Segment Start: Data in this exercise

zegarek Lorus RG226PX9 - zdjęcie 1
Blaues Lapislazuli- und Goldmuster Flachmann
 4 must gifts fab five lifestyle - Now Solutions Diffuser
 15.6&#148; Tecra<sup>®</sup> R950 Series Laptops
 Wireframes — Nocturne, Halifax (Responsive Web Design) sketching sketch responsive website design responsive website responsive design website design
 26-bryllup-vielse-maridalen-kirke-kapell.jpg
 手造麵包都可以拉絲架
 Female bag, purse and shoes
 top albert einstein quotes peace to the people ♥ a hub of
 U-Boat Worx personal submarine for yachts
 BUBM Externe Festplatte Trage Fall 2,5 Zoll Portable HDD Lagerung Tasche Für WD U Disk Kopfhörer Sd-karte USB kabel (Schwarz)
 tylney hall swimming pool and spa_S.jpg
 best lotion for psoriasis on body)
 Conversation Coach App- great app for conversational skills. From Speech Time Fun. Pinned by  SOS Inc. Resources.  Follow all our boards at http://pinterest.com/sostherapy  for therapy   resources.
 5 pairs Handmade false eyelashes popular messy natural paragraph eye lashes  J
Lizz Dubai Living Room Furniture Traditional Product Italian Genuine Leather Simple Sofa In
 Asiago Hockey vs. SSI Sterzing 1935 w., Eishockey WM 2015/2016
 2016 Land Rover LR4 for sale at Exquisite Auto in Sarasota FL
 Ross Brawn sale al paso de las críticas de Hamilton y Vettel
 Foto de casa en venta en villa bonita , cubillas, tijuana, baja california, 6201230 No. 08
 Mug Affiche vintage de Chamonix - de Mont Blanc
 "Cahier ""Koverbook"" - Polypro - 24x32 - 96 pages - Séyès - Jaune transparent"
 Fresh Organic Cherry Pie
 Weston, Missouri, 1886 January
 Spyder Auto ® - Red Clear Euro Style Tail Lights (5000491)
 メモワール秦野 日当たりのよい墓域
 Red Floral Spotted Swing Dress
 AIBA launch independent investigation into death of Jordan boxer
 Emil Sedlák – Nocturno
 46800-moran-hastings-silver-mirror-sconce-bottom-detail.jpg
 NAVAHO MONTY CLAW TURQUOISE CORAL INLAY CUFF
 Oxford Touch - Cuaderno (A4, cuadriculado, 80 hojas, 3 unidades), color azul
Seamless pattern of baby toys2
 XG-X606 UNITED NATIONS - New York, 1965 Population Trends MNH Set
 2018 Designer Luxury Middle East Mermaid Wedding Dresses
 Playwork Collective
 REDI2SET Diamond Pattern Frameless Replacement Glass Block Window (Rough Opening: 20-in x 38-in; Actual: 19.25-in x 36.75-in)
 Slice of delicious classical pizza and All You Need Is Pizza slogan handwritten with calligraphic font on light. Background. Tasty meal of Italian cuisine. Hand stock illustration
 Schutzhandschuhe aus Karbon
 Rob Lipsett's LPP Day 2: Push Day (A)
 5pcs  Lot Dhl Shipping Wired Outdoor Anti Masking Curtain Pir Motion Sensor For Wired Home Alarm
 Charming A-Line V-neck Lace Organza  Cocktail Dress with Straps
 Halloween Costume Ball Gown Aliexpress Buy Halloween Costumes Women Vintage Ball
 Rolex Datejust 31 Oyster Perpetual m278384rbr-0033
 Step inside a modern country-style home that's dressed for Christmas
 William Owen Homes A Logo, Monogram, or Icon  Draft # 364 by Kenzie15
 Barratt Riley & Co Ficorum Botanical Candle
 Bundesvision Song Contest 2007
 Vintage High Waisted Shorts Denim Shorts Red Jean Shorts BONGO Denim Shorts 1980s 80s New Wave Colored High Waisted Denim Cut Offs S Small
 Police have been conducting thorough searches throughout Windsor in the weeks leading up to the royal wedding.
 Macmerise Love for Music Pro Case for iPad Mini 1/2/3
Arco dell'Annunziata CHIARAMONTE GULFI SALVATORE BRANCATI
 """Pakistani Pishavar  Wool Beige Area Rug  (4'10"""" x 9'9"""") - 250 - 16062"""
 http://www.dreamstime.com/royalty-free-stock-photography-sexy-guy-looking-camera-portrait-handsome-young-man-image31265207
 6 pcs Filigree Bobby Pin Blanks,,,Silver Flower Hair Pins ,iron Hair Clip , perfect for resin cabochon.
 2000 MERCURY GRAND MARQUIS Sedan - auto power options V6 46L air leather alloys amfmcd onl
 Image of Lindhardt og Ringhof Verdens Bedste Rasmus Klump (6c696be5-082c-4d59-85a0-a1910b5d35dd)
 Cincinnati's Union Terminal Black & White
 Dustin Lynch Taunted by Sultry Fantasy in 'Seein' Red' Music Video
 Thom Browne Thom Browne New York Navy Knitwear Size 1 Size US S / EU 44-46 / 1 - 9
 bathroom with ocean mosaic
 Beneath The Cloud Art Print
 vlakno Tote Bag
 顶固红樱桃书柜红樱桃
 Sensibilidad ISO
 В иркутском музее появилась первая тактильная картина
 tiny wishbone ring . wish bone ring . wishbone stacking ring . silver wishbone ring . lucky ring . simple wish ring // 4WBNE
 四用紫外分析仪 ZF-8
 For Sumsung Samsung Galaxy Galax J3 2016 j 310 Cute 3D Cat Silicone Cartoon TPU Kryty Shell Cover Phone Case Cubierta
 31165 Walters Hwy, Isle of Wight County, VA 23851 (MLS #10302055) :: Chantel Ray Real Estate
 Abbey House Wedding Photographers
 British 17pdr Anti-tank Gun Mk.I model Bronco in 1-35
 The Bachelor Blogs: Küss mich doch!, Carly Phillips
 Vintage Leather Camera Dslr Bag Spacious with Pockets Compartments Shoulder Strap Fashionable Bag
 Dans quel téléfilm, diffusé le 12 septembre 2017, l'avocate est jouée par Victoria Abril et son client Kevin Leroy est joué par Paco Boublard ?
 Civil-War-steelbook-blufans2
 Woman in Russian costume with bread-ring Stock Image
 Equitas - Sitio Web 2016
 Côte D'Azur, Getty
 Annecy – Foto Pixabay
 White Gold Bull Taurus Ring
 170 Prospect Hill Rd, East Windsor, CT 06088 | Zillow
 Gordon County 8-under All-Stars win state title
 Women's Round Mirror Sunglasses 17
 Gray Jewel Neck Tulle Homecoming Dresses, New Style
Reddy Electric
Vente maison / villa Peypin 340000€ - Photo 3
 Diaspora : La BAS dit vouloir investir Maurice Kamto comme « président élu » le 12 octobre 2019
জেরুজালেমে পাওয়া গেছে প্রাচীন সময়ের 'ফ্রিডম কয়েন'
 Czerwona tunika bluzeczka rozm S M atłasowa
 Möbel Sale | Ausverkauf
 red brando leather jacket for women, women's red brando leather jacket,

Segment End: Data in this exercise

Each line from the one containing "White Gold Bull Taurus Ring" to the end of the entries above should be copied exactly, and no other line.

Task response -
 White Gold Bull Taurus Ring
 170 Prospect Hill Rd, East Windsor, CT 06088 | Zillow
 Gordon County 8-under All-Stars win state title
 Women's Round Mirror Sunglasses 17
 Gray Jewel Neck Tulle Homecoming Dresses, New Style
Reddy Electric
Vente maison / villa Peypin 340000€ - Photo 3
 Diaspora : La BAS dit vouloir investir Maurice Kamto comme « président élu » le 12 octobre 2019
জেরুজালেমে পাওয়া গেছে প্রাচীন সময়ের 'ফ্রিডম কয়েন'
 Czerwona tunika bluzeczka rozm S M atłasowa
 Möbel Sale | Ausverkauf
 red brando leather jacket for women, women's red brando leather jacket,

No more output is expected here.